You will have the result by the exact names of the stations that depends on when to depart or arrive and also prefer or not taking the expresses.
The Narita express is a great way to get from Tokyo station to Narita airport. It costs about 2700 yen and departures are frequent.
One of the advantages of the Narita express is that some services go to destinations such as Yokohama, Shinjuku, Ikebukuro, Shibuya, Shinagawa and Omiya amongst others.
To get around Tokyo efficiently, subsurface transportation is the only way. Traffic can be unpredictable and keep you stalled for hours, while the trains always run on time. They are numerous and between the JR lines and the metro, go pretty much everywhere in the greater Tokyo area that you would want to visit. However, to increase your efficiency, I recommend getting a Suica or Pasmo card, which will save you the inconvenience of buying tickets. You can buy one at any JR ticket window and you put a few thousand yen on the card and you get automatic entry until you exhaust the money. Updating the money on your card is easy. You'llnever regret a Suica card.
Getting around the subway in Tokyo can be confusing, since the rate depends on the destination, there are several lines with different operators etc, the solution = the Suica Card. The SUICA card, is an electronic cash card that can be used in Tokyo subway system. You can get the card in almost all of the Cashier counters in the subway station. The card is cost 500 yen, and you can charge it once you have it, over and over again.
Once you have the card, no need to pounder on how much is the fare, or anything like that, you just put your card on the gate, and go on through... Make sure you charged it with enough money though...
Highly recommended, very handy, and makes life in Japan much easier, since to get around Tokyo, the easiest way is to use the subway...

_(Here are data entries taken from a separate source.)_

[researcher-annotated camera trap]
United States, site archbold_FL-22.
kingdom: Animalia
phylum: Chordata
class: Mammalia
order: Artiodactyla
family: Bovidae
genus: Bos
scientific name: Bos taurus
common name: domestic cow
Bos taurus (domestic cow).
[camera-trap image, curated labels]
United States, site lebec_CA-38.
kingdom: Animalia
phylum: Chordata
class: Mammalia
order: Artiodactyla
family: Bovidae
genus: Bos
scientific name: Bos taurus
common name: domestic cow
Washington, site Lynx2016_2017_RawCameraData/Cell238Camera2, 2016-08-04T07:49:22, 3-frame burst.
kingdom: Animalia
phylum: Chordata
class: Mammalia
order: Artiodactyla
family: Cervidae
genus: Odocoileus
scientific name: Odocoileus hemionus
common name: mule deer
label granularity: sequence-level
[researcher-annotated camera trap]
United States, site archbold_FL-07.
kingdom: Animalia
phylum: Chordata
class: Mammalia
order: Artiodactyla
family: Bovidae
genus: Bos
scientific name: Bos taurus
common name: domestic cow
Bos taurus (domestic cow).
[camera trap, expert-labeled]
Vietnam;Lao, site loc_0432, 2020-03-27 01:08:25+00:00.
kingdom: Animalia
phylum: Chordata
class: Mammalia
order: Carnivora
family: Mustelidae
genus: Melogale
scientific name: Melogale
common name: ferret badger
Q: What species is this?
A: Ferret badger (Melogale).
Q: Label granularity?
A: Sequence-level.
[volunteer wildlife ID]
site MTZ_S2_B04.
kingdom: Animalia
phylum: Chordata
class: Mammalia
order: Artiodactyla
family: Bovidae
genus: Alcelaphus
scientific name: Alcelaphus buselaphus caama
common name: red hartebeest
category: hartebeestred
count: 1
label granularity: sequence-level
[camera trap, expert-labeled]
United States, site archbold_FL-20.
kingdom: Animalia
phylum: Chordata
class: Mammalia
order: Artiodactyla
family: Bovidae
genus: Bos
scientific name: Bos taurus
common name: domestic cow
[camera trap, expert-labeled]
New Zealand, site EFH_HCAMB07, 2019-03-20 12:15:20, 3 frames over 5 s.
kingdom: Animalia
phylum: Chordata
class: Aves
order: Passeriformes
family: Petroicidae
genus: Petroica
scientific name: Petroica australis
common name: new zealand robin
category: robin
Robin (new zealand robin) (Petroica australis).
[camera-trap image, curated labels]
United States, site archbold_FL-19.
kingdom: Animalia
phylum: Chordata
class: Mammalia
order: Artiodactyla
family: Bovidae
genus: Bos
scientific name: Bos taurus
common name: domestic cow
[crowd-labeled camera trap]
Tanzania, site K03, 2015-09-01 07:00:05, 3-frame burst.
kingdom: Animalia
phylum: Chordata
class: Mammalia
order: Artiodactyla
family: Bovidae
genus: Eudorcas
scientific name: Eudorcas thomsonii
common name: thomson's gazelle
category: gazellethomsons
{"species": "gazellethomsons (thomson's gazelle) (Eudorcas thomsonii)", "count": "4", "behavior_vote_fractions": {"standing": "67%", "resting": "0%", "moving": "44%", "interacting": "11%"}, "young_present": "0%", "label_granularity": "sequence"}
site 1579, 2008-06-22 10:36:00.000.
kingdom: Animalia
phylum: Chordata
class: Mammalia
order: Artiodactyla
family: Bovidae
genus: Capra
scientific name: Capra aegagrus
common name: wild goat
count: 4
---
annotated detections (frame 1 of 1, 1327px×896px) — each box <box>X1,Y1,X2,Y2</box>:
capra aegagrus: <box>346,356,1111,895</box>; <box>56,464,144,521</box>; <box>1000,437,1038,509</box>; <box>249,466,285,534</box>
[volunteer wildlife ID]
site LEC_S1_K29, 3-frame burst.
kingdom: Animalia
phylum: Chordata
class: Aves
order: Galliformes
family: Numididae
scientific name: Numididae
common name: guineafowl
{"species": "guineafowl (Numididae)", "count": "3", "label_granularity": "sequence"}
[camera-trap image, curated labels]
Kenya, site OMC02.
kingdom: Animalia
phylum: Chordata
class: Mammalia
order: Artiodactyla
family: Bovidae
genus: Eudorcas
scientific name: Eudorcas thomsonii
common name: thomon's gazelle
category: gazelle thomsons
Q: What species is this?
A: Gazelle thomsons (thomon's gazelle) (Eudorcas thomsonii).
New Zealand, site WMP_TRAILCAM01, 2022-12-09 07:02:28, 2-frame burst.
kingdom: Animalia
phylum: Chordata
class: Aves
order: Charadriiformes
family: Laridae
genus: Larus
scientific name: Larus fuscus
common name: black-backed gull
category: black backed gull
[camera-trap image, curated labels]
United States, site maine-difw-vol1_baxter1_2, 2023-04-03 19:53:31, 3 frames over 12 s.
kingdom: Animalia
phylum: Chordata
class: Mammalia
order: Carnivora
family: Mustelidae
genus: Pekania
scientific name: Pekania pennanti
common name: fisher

Shogi Kaikan in Sendagaya is the headquarter of Japan Shogi Association where major pro matches are played. It also has a dojo for visitors and a shop to buy a wooden boards, pieces and even English books on Shogi, Japanese variant of chess. To get to Sendagaya station from Tokyo station, however, is really complicated. The first step is to find Chuo Line. It is one of the JR local lines. Follow the signs in orange line which lead to platform #1-2 where Chuo line starts. When you get on Chuo Line be sure to change trains to local train at Ochanomizu. It is the only way you can get on local train to Sendagaya. (No direct line to Sendagaya from Tokyo). To be continued to Part 2.
Tokyo has a very extensive train and subway network that is fairly well integrated. Coming from a city of over 1 million people with a useless public transport network, I shouldn't knock Tokyo's, but there are a few silly things about Tokyo's train and subway network.
1. The subway closes down at midnight. Tokyo does sleep!
2. There are two subway networks and even though they often share stations, they have seperate ticketing! This caught us out at first and we couldn't understand why the ticket we bought when we entered a subway station wouldn't work when we went through a ticket gate! We learnt that the four Toei lines are the odd ones out (and more expensive). All the other subway lines were called Tokyo Metro lines.
3. Don't buy a JR ticket when you want to take the subway. The machines may be at the entrance to a subway station, but they're for use on the overland JR network. Usually they're green machines, so that makes it easy to remember.
4. Get a handy Tokyo Metro Guide in English as soon as you can and study it carefully. It is very very useful.
5. The first few times you use the rail network will be very confusing. Give yourself plenty of time and take it slowly. Everything is actually pretty well signposted, but it just takes a while to get used to it.
In the end, I loved the Tokyo rail and subway network. It was great fun working out routes and getting around stations!